Ein weiteres großes Problem ist das Verhältnis des Vorgesetzten zu seinen Untergebenen und zum Material. Auch hier schlägt noch deutlich die alte Stammesgesellschaft durch. Der Vorgesetzte ist als Führer für seine Untergebenen in allen Aspekten verantwortlich. Daraus resultierten auch die Phänomene, dass der Vorgesetzte als „Oberhaupt“ selbstverständlich vom Verdienst des Untergebenen einen Anteil einfordern kann. Er wäre ja im Gegenzug auch bei Ausbleiben der Zahlungen zur Zahlung aus der eigenen Tasche verpflichtet.

Diese Praxis konnte mit der Einführung der unbaren Lohnzahlung auf individuelle Konten bei der „Kabul Bank“ eingedämmt werden. Aus dem selben Verständnis heraus betrachten viele militärische Führer das bereitgestellte Material als Eigentum des Amtsinhabers, das dieser nach eigenem Ermessen zur Auftragserfüllung verwenden kann. Vermeintliche Überschüsse an Material können so ohne Skrupel verkauft werden, solange auch die jeweiligen Vorgesetzten dann davon profitieren können. Diese Auffassung von Materialverantwortung hat wieder andere konkrete Auswirkungen was die Verwaltung angeht. Es ist einem Depotverwalter schwer verständlich zu machen, warum er Material ohne Gegenleistung an nicht unterstellte Einheiten abgeben soll. Damit verschenkt er es seiner Empfindung nach.
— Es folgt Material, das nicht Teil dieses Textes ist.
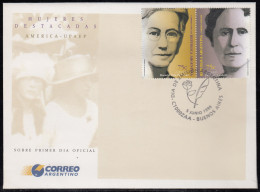 Upaep Argentina 2088/89 1998 Rosario Vera SPD FDC Sobre Primer Día - Altri - America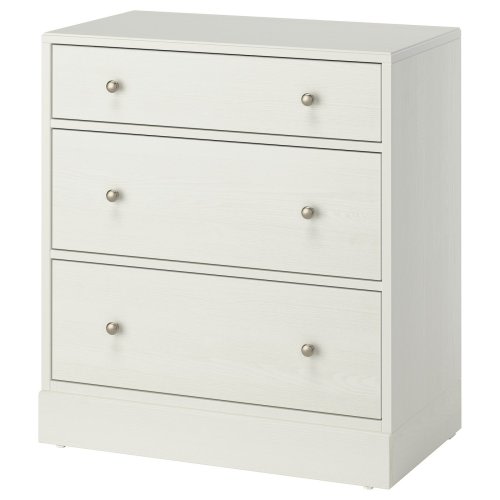 HAVSTA 3-drawer dresser - white 31 7/8x18 1/2x35 "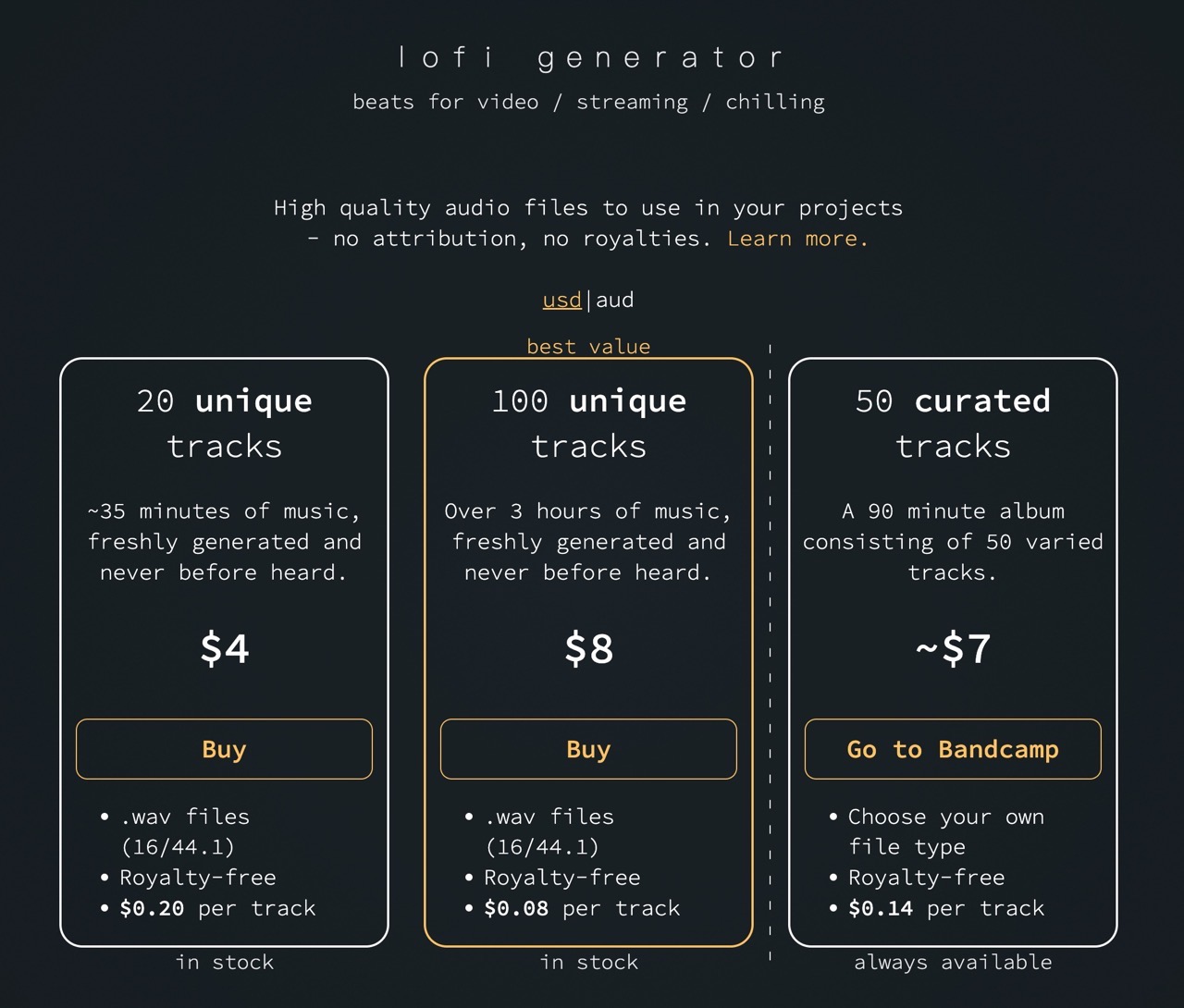Lo-fi Generator
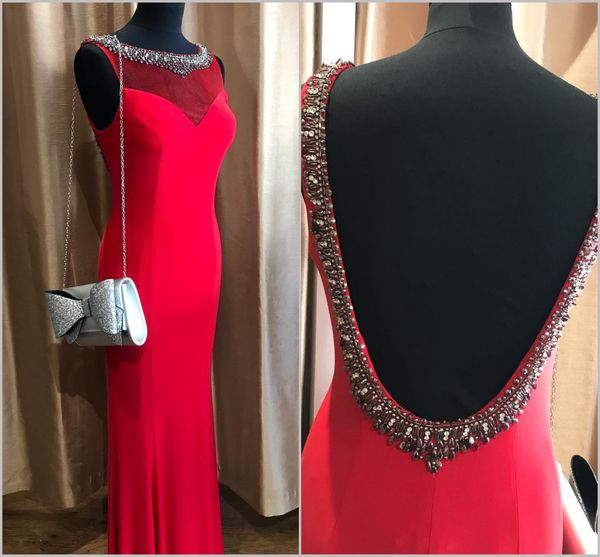 slim fit red evening dresses jewel neck beads elegant evening formal dresses mermaid women prom gowns, Black;red
slim fit red evening dresses jewel neck beads elegant evening formal dresses mermaid women prom gowns, Black;red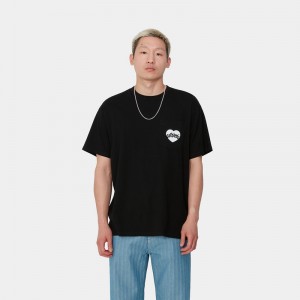 Black Men Carhartt Amour Pocket T-Shirt | JMG-812930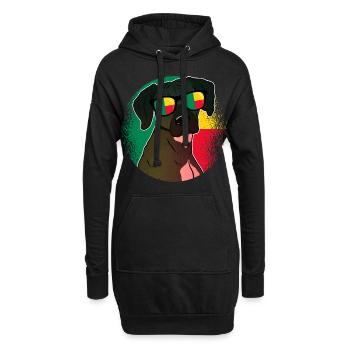 Benin - Hoodie-Kleid - Schwarz - Vorne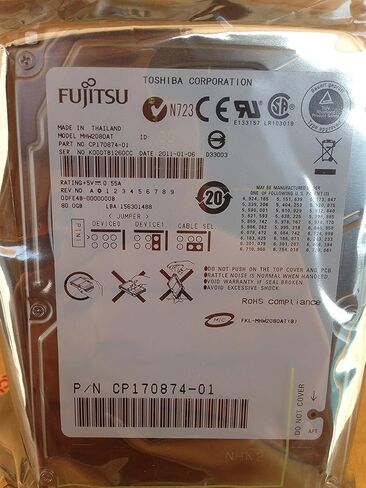 Fujitsu MHW2080AT 80GB UDMA/100 4200RPM 8MB 2.5 "محرك أقراص صلبة IDE in Kuwait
Die beschriebenen Probleme treten definitiv nicht bei allen auf, es gibt auch bei der ANA ein paar Idealisten, diese sind aber nicht sehr verbreitet. Wer sich als Soldat, besonders als Offizier, diesem System nicht anpasst oder zumindest unterordnet wird ausgeschlossen und geht unter. Es zeigt sich hier deutlich, dass das für die ANA vorgesehene System an den gesellschaftlichen Lebenswirklichkeiten Afghanistans vorbei geht. An diese Probleme muss allerdings systemisch herangegangen werden. Dieser Gesellschaft unreflektiert das westliche System überstülpen zu wollen, halte ich für zu kurz gedacht. Hier sollte ein System gefunden werden, das beide Mentalitäten zumindest berührt.

Erfolge und Ausblick

Der GSU 2/209 (einschließlich der TMC) wurde bei der durch das ISAF Joint Command (IJC) im Juli 2011 durchgeführten Validierung das Prädikat „Independent“ verliehen. Die GSU 2/209 ist damit die erste Einheit dieser Art, die voll eigenverantwortlich ihre Aufgaben wahrnehmen kann. Das OMLT GSU 2/209 wird auf ein Verbindungselement beim OMLT HQ 2/209 abgeschmolzen, wobei die Sanität weiterhin vertreten sein wird.

Während meines Kontingentes gab es Planungen, die ortsfesten Sanitätseinrichtungen, damit auch die TMC 2/209, aus den GSUs herauszulösen und den Regionalkrankenhäusern, im Fall Kunduz das Krankenhaus in Mazar- e Sharif, zu unterstellen. Dies hätte zumindest in der SanMat Versorgung Vorteile. Das vor kurzem eingeweihte neue Gebäude hätte auch noch Reserven für einen Personalaufwuchs, sollten in der Garnison mehr Truppenteile als zur Zeit stationiert werden.

Fazit

Der Einsatz der Mentoren ist essentiell, um die ANA zu befähigen, in naher Zukunft gemeinsam mit den Koalitionskräften oder selbstständig die Sicherheitsverantwortung für Afghanistan zu übernehmen. Den Mentoren kommt dabei die bedeutende Rolle zu, die ANA-Führer zu befähigen, mit dem gegebenen logistischen System ihre Einheiten effektiv zu führen. Die Medical Mentoren müssen in Zusammenarbeit mit den Mentoren der anderen Führungsgrundgebiete die Akzeptanz der Fachexpertise der afghanischen Sanitätsoffiziere stärken. Insbesondere ist von allen auf eine Änderung des Stellenwertes einer funktionierenden sanitätsdienstlichen Versorgung, insbesondere einer lückenlosen Rettungskette, hinzuwirken.